Motosiklet kullanırken kollar yola paralel tutulmalı ve olabildiğince rahat olmalıdır. Gidonu sıkı sıkı tutmak sürüşü daha güvenli kılmayacağı gibi yoldaki en ufak bir engelin motosikletin dengesini bozmasına sebebiyet verir. Gidonu tutarken küçük bir çocuğun elini tutar gibi nazik bir şekilde tutmalı ve tutmaçlara hiçbir şekilde yüklenilmemelidir. Öne eğiliyor olsak bile vücut ağırlığımızı hep belimize vermeliyiz. Kollarımızı dirsekten yukarı aşağı oynatabiliyorsak kol pozisyonumuz ve kolların gevşekliği normaldir.



Dönüşlerde Kolların Durumu

Dönüşleri kontra basarak yaptığımız için sadece dönüş yönündeki kola ağırlık vermemiz ve dönüş yönündeki gidonu kibarca itmemiz yeterli olur. Aynı anda zıt yöndeki bacağımızla da depoyu iterek, başımızı da virajın çıkışına, görebildiğimiz en uzak noktasına çevirerek istediğimiz yöne güvenli bir dönüş sağlayabiliriz.




Baş Pozisyonu

Unutmayın!!! Motosikletiniz her zaman, baktığınız yere gider.

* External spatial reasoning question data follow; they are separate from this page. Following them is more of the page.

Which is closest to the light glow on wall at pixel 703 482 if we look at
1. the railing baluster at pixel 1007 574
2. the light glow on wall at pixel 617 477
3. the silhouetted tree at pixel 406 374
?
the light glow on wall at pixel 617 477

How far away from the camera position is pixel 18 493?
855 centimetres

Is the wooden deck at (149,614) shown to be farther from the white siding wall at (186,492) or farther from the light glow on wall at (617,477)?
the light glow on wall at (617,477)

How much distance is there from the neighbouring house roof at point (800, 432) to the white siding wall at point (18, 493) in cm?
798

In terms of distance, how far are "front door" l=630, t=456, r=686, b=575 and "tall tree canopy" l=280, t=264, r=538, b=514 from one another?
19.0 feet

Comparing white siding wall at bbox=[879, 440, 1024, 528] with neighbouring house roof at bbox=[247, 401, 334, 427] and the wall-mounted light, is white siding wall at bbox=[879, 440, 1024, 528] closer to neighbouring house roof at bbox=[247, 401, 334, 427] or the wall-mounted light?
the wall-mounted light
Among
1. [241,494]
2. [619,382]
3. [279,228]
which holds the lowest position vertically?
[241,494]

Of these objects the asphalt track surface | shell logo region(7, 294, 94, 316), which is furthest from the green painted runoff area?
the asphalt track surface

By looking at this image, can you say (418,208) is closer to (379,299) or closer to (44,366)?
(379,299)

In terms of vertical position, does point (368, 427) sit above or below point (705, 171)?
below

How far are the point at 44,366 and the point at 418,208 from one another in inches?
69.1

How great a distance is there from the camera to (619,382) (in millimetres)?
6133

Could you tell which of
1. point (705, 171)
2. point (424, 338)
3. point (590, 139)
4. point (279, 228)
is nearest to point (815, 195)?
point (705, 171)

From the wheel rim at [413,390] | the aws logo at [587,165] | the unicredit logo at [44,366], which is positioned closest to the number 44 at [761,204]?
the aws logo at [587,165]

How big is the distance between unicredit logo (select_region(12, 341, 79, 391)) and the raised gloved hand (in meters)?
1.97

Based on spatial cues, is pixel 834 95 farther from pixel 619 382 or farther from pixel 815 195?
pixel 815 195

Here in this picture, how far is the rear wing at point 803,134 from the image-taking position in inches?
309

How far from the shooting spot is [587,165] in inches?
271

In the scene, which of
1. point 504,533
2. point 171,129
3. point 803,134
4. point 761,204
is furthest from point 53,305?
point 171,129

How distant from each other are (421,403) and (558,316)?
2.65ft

Motosiklet sürerken başınızı 1 saniyeden fazla yoldan ayırmamalısınız. Tabi bu saatte 40 km hızla giderken normal trafikte geçerli. Saatte 100 KM hızla giden bir motosiklet sürücüsü gözünü 2 saniyeliğine yoldan ayırdığında yaklaşık 55 metre yolu ezbere gider. Başınızı bakmanız gereken yere hızlı bir şekilde çevirip tekrar yola çevirmeye alışmalısınız. Bunu ne kadar hızlı yaparsanız o kadar iyi.

Motosiklet kullanırken çenemiz, ufuk çizgisine paralel durmalıdır. Bu dönerken de aynı şekilde gerçekleşir. Düz yolda yürürken düşmememiz için başımızın içinde doğuştan var olan yataylık sensörleri (uçaklardaki jiroskop) bulunur. Yana yatık bir baş, ufuk çizgisinin  kafamıza göre aynı düzlemde olmadığı bilgisini beynimize göndererek vücuda kendini dikleştirmesi emirleri gönderir. Beyin, motosiket kullandığımızın farkında olduğu için bedenimiz otomatik olarak motosikleti dikleştirmeye ve virajın dışına çıkarmaya çalışır. Bu etkiyi düz yolda yürürken kafanızı yana yatırarakta deneyebilirsiniz.

Kafanızı ufuk çizgisine paralel tuttuğunuzda ise kulak içerisindeki jiroskoptan beyninize şu bilgi gider:

Jiro     :Baba Naber?
Beyin : Eyvallah baba durum nedir?
Jiro     : Jiroskop değerleri normal, vücut dik, herşey yolunda, yani düşmüyoruz, başka şeylere odaklanabilirsin"
Beyin  : Ok. Kib...

(Benimki birazcık farklı çalışıyormuş bunu anladım:))

İşte başı dik tutmanın temelinde bu gyro faktörü yatar. Viraja girerken bakış açımız virajın içerisine doğru olmalı ve başımız olabildiğince yere paralel olmalıdır.




Kaskınız Başınızda, Rüzgarınız Arkanızda olsun.